Supplied text ::
________
The instability of 22q11 has been demonstrated by the high frequency of pathological rearrangements of this region. Deletions of 22q11.21 are found in cases of Shprintzen/velocardiofacial syndrome (VCFS), DiGeorge syndrome (DGS) and conotruncal anomaly face syndrome, all of which are encompassed by the designation ‘22q11.21 microdeletion syndrome’. It is the most frequent microdeletion in humans, with an incidence of 1/4000 live births (1). The reciprocal duplication has also been reported (2–7). Other rearrangements associated with this region include partial tetrasomy of 22q11.1, associated with cat eye syndrome, and partial trisomy associated with der(22) syndrome (8).
Low-copy repeats (LCRs) on 22q11 have been suggested to mediate non-allelic homologous recombination (NAHR), resulting in rearrangements of 22q (9). A similar mechanism has been proposed for Charcot–Marie–Tooth syndrome type 1A on 17p11.2 (10,11), Prader–Willi syndrome on 15q12 (12,13), Williams–Beuren syndrome on 7q11.23 (14) and Smith–Magenis syndrome on 17p11.2 (15). Eight LCRs have been characterized on 22q11 (16). Labeled LCR22A-H in order from proximal to distal, the LCR22s share 97–98% sequence identity within the duplicated modules shared among them (17); the sizes of the LCRs and the number, complexity, homology and orientation of shared sequences appear to correlate with the frequency of involvement in 22q11 deletions (16). Only one module is shared among 7/8 of the LCR22s: BCRL is present in one copy in LCR22A, C and E–H and in two copies in LCR22D (16). All three classes of rearrangements associated with 22q11.21 microdeletion syndrome occur within LCRs (18); the common 3 Mb deletion found in 87% of deleted individuals is mediated by LCR22A and LCR22D, the largest and most complex of the LCR22s. In addition, the sequences surrounding a common breakpoint localizing to LCR22B in the recurrent t(1;22), t(11;22) and t(17;22) show a proclivity for secondary-structure formation, suggesting a hotspot for rearrangement (19). Finally, the reciprocal duplication product of the 22q11.21 microdeletion has also been reported (2–7), further suggesting the role of NAHR in the mediation of rearrangements of 22q11.2.
The four distal LCR22s, LCR22E–H, are smaller than the proximal LCR22s, which may explain why they have been less commonly associated with chromosome rearrangements, despite the presence of duplicated modules in each (16). LCR22s E and H share a BCRL module with LCR22D, suggesting a substrate for NAHR-mediated rearrangements in distal 22q11.2. Deletions distal to 22q11.21 have been reported (20–24). In most cases, the proximal breakpoint lies within LCR22D, and the distal breakpoint lies within one of the distal LCR22s. Mikhail et al. (23) reported an individual with a deletion just telomeric to the 22q11.21 microdeletion region and encompassing the BCR gene at 22q11.23. Ben-Shachar et al. (22) reported six deletions distal to the ~3 Mb 22q11.21 microdeletion region, either a ~1.4 or ~2.1 Mb deletion flanked proximally by LCR22D and distally by LCR22E or LCR22F. Most deletions were detected in individuals with clinical features suggestive of DGS/VCFS, indicating that this abnormality would be more common in an unselected population. NAHR would predict that deletions and duplications of this region should occur with equal frequency.
________
Task goal ::
Repeat word for word everything in the passage on 22q11 rearrangements from "The instability of" down to "der(22) syndrome (8).". Work only from the passage on 22q11 rearrangements.
________
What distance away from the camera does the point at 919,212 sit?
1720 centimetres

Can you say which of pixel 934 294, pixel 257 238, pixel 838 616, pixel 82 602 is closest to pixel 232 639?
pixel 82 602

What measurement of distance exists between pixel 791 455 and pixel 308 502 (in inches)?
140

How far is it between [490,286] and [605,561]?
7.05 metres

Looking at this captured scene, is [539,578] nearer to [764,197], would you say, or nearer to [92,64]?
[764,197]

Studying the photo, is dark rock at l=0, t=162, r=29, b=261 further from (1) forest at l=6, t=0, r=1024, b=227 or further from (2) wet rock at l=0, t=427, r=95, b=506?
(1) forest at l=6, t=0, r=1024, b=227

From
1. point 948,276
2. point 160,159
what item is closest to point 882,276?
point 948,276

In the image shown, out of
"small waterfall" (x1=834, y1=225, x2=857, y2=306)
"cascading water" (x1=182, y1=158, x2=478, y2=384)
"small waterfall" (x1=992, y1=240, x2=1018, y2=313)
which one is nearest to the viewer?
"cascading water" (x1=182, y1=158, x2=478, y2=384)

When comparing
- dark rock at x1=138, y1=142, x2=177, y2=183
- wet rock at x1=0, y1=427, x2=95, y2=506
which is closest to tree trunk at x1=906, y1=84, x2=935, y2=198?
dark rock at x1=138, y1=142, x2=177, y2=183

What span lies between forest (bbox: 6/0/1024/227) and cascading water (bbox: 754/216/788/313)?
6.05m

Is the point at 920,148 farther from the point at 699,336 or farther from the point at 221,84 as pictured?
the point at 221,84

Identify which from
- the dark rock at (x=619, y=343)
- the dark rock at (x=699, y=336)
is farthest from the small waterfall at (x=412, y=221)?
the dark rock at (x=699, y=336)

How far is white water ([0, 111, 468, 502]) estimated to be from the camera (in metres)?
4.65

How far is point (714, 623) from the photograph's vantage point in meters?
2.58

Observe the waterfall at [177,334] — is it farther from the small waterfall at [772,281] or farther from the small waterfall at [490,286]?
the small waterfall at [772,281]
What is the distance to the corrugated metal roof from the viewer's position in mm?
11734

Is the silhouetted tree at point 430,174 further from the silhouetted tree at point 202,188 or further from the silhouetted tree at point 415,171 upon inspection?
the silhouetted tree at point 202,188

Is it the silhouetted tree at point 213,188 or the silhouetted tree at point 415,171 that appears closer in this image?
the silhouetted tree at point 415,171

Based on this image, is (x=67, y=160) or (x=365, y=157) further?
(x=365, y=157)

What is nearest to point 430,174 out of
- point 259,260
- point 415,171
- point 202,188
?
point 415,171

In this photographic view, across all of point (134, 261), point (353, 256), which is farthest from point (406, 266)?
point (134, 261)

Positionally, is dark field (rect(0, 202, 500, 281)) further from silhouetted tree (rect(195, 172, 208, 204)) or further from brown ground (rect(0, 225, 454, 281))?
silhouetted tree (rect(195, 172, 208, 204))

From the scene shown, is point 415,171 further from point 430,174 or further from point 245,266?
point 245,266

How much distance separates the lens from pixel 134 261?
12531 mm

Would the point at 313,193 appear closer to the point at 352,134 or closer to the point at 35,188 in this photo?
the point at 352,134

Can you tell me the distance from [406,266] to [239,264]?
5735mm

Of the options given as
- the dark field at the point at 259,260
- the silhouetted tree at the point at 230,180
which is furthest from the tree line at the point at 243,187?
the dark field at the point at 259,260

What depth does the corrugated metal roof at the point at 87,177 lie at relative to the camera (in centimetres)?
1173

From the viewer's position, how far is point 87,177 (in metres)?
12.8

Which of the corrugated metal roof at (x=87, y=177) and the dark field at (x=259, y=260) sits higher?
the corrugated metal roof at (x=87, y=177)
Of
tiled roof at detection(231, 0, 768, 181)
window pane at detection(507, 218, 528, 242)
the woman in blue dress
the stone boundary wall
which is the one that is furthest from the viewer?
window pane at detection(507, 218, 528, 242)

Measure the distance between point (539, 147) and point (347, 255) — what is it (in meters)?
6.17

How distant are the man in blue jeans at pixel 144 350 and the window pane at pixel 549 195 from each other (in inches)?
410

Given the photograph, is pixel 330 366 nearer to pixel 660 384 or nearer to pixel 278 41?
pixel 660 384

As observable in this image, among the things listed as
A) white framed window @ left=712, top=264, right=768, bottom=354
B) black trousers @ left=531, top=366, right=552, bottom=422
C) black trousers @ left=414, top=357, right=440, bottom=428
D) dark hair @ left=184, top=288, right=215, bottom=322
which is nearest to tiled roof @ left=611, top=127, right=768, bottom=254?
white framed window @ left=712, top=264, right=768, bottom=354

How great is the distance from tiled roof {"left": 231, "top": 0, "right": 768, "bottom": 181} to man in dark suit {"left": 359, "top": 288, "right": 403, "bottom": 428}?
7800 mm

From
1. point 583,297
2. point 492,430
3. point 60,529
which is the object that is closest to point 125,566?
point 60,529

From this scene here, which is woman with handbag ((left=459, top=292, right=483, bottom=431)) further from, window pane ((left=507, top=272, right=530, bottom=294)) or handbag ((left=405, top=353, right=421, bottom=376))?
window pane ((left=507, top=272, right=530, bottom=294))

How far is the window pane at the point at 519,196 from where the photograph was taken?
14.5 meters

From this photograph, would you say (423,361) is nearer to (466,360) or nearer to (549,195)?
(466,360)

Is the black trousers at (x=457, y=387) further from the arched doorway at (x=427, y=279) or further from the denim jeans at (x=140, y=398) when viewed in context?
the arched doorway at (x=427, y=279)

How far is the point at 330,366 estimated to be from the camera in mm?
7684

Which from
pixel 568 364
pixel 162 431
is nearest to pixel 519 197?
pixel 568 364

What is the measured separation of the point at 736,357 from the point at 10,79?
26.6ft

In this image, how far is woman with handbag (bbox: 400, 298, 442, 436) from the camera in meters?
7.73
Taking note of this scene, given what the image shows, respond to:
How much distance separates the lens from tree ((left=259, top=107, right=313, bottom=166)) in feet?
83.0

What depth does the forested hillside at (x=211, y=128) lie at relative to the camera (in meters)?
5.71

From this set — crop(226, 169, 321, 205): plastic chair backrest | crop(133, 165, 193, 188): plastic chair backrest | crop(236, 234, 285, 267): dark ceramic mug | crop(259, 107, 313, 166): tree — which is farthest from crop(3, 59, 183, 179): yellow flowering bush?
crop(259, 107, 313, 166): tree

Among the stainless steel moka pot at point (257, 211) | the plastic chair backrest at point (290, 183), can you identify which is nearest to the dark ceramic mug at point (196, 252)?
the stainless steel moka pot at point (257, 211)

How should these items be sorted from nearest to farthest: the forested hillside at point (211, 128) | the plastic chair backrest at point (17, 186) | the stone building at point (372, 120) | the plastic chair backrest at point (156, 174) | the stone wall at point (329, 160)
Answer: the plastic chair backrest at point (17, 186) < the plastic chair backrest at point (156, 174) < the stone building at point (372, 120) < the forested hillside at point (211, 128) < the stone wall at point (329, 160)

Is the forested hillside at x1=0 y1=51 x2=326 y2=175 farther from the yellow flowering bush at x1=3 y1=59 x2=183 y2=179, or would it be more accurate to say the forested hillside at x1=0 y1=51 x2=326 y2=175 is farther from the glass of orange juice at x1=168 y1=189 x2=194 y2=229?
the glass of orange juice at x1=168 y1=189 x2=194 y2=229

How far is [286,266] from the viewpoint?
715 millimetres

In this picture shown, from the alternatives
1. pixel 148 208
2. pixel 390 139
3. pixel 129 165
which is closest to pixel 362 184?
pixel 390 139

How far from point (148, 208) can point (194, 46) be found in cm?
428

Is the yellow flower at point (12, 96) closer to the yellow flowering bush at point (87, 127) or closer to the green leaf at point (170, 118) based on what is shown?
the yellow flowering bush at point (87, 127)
________
Exercise answer ::
The instability of 22q11 has been demonstrated by the high frequency of pathological rearrangements of this region. Deletions of 22q11.21 are found in cases of Shprintzen/velocardiofacial syndrome (VCFS), DiGeorge syndrome (DGS) and conotruncal anomaly face syndrome, all of which are encompassed by the designation ‘22q11.21 microdeletion syndrome’. It is the most frequent microdeletion in humans, with an incidence of 1/4000 live births (1). The reciprocal duplication has also been reported (2–7). Other rearrangements associated with this region include partial tetrasomy of 22q11.1, associated with cat eye syndrome, and partial trisomy associated with der(22) syndrome (8).